Both groups comprised three farmers; one group of pullet rearers and one group of farmers with laying hens. The aim of the sessions was to determine success and failure factors in the process of keeping non-beak trimmed hens in the Dutch organic laying hen sector. Prior to the exercise, the three participants in each group determined a starting point on a time line. Then, the farmers were asked to individually write down events they remembered from the start of the time line until now. The events were positioned on the time line accordingly. Within both groups the timeline and events were discussed.

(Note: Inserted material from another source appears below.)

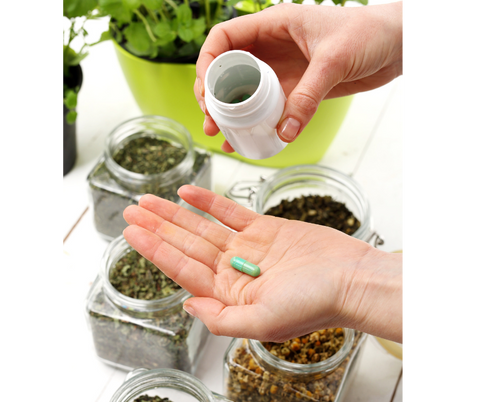 Hands showing a supplement bottle and green supplement pill, surrounded by natural herbs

From these two sessions we learned that initially the layer farmers were facing high mortality in their flocks. Through trial and error they improved their management, resulting in reduced mortality. In this period the farmers learned that choosing the right genotype, providing ample space and scattering cereals had a positive effect on reducing injurious pecking. The knowledge on keeping non-beak trimmed hens amongst layer farmers increased considerably when advisors (feed and veterinarians) and study group meetings focused on the subject. Together they gained a lot of knowledge resulting in lower mortality rates. In this period the farmers learned about the positive effect of alfalfa, new housing systems (aviary systems) and feed quality. The next step was the awareness that the experiences of the pullet during the rearing period affect the performance and incidence of injurious pecking later in life.

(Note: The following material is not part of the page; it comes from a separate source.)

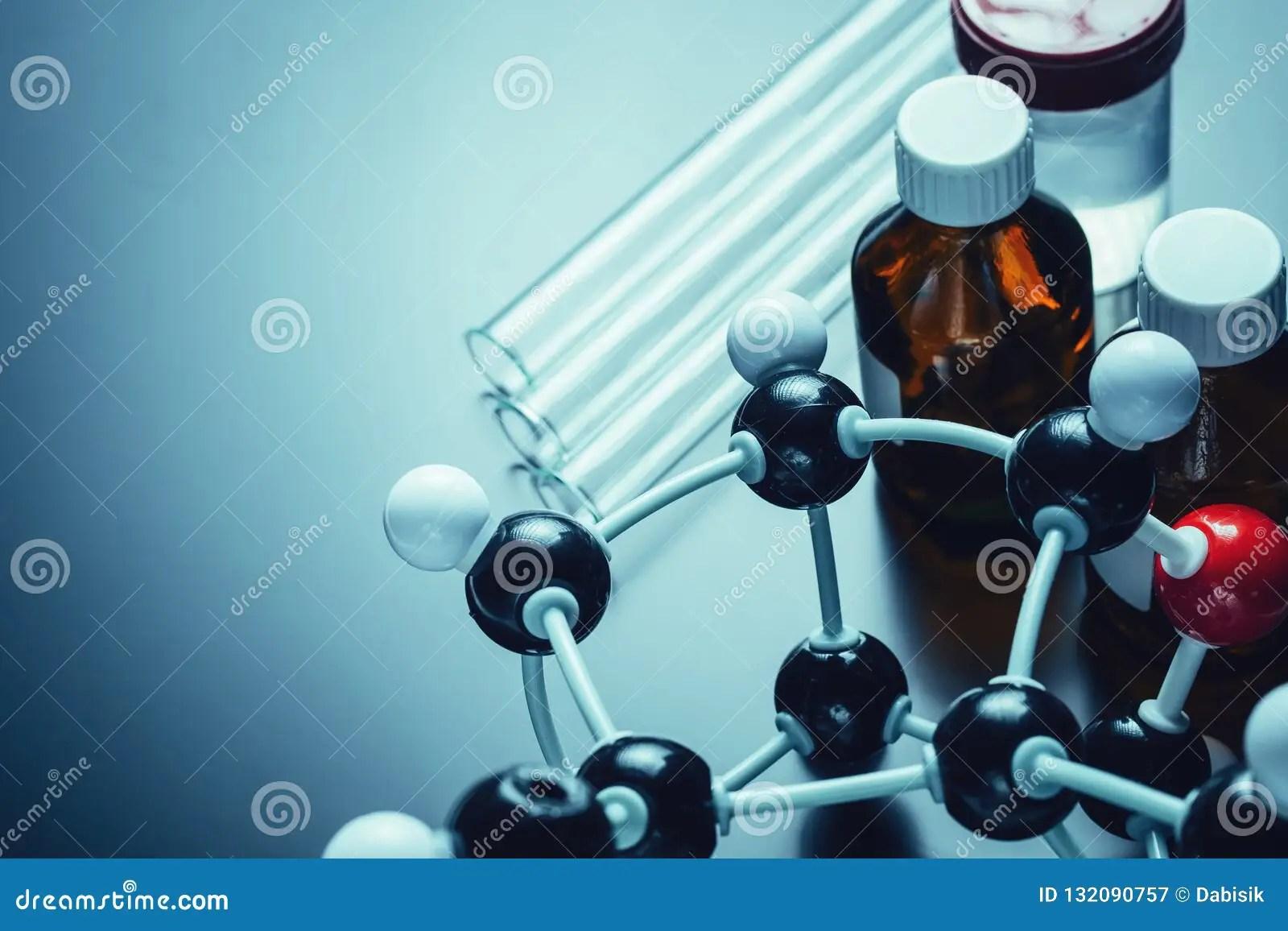 Molecular Formula And Laboratory Equipment On A Dark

For this reason co-operation between rearers and laying hen farmers was needed. As soon as the importance of good management during rear was appreciated and paid for, time, knowledge and money were invested in rearing robust hens with intact beaks. From this period on rearing farmers were advised by professionals and together with breeding companies and laying hen farmers, knowledge was generated and developed. Farmers indicated it was crucial to realise that they had to learn to understand the behaviour of the hens and the early indications of misbehaviour. It is essential to take time to observe the hens and identify early onset of injurious pecking behaviour. The last five years the laying hen sector revealed the importance of roughage /feed structure, climate and escape possibilities in guiding hens to perform correct behaviour. Very recently the focus was on the outdoor range providing additional space and distraction.
In conclusion the learning curve for keeping non-beak trimmed hens in the organic laying hen sector increased with the involvement of advisors, taking part in study groups and a better co-ordination and cooperation between rearers and laying hen farmers. These findings are also useful for conventional farmers in their path towards successful keeping of hens with intact beaks.